### SHORT EXERCISE
How many lines of the records below contain the string "farm"? Reply with the number alone.

ENTRIES SHOWN start

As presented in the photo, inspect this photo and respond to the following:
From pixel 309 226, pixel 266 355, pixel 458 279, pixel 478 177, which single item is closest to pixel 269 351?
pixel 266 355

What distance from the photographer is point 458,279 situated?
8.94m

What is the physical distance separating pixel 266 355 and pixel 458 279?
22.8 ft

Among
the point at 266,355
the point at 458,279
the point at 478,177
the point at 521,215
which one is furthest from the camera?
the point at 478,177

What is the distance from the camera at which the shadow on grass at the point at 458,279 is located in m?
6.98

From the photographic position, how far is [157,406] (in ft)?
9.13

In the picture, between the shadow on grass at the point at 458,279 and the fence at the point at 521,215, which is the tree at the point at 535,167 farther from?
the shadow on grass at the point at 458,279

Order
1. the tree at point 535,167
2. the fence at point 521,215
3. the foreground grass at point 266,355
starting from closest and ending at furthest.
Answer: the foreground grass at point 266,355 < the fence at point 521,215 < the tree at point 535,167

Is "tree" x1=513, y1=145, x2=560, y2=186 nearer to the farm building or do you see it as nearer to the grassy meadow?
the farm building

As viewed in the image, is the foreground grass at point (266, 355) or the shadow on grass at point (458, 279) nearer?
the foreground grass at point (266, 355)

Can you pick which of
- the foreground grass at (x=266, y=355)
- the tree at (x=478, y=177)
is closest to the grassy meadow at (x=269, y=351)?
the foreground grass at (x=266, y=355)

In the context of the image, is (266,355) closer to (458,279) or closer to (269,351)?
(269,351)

ENTRIES SHOWN end
ENTRIES SHOWN start

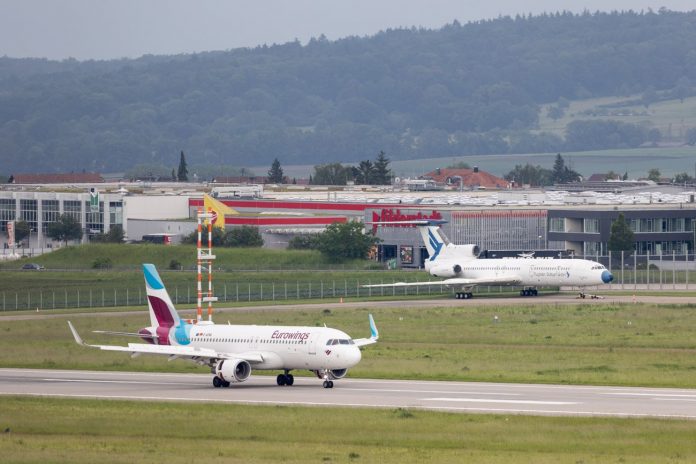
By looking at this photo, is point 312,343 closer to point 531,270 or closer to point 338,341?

ENTRIES SHOWN end

### RESULT OF THIS EXERCISE
2